Workers at BAE Systems’ site in Warton have made another step forward in the evolution of flight.
The ASTRAEA team has flown an unmanned aircraft in UK airspace for the first time, proving that the technology of the future can be safe.
A BAE Systems Jetstream research aircraft, specially adapted to fly in pilotless mode, successfully completed a 500 mile trip from Warton to Inverness.
It was under the command of a ground based pilot and control of the National Air Traffic Control Services’ air traffic controllers.
On board were two pilots but they handed over control of the Jetstream once airborne and the aircraft was flown by a pilot on the ground at Warton.
The aircraft is packed with computers and sensory equipment developed in the £62m Autonomous Systems Technology Related Airborne Evaluation & Assessment (ASTRAEA) programme in which BAE is a major partner.
In the future, unmanned air vehicles could operate routinely in civilian airspace as opposed to military use, for example as a quicker way of transporting medical supplies to hospitals.

- **Supplied entries**
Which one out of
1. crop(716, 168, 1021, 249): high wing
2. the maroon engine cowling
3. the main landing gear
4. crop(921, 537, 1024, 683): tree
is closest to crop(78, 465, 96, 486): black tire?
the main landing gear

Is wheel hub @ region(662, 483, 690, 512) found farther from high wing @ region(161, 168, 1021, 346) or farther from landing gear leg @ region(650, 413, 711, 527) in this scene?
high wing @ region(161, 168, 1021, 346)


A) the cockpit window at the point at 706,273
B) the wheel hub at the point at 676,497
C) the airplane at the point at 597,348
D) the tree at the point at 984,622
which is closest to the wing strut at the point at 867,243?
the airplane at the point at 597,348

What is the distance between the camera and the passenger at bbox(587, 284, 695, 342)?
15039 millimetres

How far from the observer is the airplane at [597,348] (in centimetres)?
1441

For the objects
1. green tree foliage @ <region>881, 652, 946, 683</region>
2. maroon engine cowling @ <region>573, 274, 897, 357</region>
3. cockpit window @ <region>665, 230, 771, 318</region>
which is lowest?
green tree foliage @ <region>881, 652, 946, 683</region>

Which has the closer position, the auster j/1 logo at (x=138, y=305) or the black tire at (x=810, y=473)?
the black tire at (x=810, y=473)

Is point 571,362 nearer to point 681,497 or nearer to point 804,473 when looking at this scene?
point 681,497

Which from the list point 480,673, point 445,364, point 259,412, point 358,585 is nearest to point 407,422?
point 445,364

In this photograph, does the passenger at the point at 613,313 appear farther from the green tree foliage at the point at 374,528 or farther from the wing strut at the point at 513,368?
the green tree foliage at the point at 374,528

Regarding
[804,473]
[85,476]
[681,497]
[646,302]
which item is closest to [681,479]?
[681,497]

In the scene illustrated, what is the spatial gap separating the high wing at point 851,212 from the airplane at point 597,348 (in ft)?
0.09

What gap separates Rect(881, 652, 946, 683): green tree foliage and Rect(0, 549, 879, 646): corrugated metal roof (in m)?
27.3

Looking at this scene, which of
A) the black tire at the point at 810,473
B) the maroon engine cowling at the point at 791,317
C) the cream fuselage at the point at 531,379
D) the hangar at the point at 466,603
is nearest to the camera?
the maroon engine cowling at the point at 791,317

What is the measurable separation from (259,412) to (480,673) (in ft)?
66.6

--

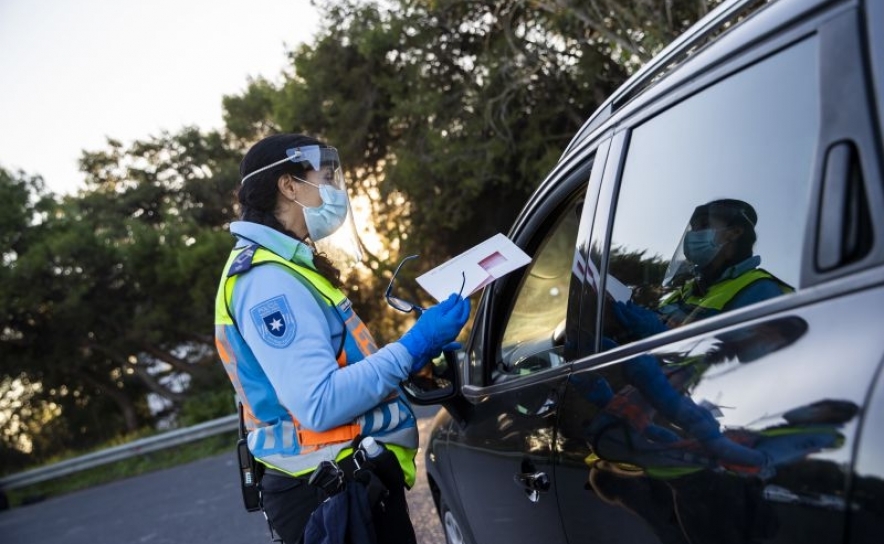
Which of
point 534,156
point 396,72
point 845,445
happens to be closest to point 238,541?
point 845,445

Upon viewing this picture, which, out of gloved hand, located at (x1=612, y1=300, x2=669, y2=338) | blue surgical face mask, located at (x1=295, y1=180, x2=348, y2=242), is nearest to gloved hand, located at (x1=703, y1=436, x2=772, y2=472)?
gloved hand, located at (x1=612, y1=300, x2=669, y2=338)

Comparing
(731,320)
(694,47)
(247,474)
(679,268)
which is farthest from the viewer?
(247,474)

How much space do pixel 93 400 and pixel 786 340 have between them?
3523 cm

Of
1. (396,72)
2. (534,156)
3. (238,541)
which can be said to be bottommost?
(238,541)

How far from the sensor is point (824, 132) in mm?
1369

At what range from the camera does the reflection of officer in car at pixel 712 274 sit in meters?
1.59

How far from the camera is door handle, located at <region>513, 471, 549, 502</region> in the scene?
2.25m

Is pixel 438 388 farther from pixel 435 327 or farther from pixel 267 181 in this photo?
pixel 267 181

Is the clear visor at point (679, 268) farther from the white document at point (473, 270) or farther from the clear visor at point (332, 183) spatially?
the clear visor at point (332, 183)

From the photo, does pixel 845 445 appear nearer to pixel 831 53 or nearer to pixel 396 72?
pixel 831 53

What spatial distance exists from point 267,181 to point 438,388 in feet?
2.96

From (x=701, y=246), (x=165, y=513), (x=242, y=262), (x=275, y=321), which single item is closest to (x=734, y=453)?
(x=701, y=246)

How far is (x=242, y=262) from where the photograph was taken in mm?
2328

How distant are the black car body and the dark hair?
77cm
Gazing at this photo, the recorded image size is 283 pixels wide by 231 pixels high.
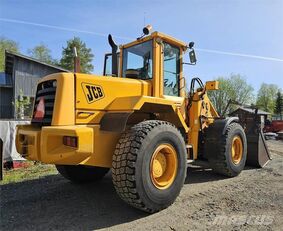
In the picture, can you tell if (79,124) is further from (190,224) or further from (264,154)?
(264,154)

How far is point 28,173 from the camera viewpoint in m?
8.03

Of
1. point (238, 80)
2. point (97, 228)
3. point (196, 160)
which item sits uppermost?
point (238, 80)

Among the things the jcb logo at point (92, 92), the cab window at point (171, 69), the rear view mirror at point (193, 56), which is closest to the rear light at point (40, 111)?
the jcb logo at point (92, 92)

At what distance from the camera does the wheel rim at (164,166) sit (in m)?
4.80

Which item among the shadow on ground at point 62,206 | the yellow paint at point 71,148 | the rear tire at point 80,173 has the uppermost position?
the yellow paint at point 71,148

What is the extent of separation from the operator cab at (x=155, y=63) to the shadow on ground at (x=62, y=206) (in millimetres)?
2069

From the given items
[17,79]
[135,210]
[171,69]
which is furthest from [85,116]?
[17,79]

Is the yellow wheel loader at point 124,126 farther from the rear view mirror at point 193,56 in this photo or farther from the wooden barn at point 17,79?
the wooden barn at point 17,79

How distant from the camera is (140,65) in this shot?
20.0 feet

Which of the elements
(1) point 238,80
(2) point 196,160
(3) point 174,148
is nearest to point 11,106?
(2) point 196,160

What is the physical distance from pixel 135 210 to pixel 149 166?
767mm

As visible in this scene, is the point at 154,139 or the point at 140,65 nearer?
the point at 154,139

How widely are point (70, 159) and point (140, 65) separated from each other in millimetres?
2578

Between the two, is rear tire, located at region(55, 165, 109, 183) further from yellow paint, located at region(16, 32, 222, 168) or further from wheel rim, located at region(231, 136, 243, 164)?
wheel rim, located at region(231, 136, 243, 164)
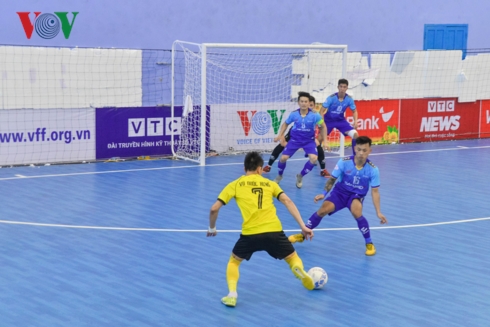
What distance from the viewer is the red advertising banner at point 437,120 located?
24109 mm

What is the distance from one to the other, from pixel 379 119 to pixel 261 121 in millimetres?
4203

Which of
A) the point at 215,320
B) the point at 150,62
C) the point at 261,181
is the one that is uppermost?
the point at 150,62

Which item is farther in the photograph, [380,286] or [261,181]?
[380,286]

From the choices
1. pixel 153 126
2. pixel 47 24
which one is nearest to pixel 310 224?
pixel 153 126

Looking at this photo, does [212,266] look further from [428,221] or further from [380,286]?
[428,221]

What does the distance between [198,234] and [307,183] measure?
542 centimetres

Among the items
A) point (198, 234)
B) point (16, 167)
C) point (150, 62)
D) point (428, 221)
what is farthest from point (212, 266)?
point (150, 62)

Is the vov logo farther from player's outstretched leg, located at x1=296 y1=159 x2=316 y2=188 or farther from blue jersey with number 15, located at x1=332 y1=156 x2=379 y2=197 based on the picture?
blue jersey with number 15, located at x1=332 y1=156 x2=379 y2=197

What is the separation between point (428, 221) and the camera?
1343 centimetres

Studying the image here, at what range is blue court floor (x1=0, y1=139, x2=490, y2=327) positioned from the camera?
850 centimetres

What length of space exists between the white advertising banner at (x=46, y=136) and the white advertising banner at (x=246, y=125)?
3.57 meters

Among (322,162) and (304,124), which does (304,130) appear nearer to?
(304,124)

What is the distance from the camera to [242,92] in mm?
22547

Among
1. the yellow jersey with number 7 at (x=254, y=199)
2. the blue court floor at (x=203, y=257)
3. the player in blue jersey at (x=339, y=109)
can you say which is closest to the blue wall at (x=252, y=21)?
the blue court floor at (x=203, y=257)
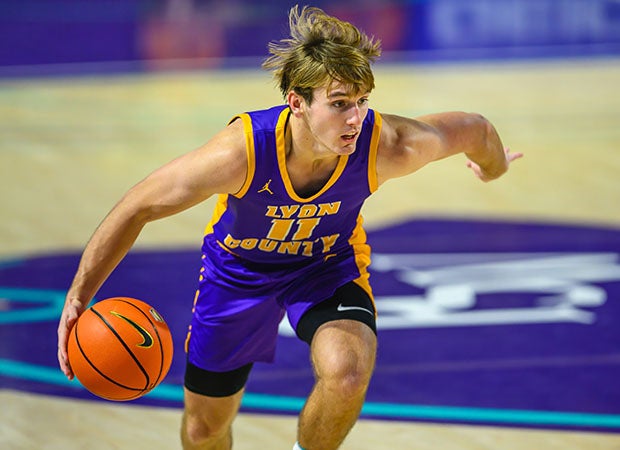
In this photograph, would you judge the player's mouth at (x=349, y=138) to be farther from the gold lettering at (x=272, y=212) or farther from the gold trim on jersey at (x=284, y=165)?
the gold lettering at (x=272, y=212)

- **Requirement**
Carry on the article about the pilotless Jetstream flight from Warton to Inverness, starting after its final sentence.

- **Output for this task**
They can, if necessary, take their own decisions to avoid other aircraft in crowded airspace.
Lambert Dopping-Hepenstal, from BAE Systems and Programme Director for ASTRAEA, said: “Simply put, I believe we are writing a new chapter in aviation history.”
He said it was as significant development as the introduction of the jet engine to civil aviation.
He added: “The work being done here today and hopefully continued into the next phase of the ASTRAEA programme, will likely impact all of us in the next five, 10, 20 years as unmanned aircraft and associated technology develop and become a part of everyday life.”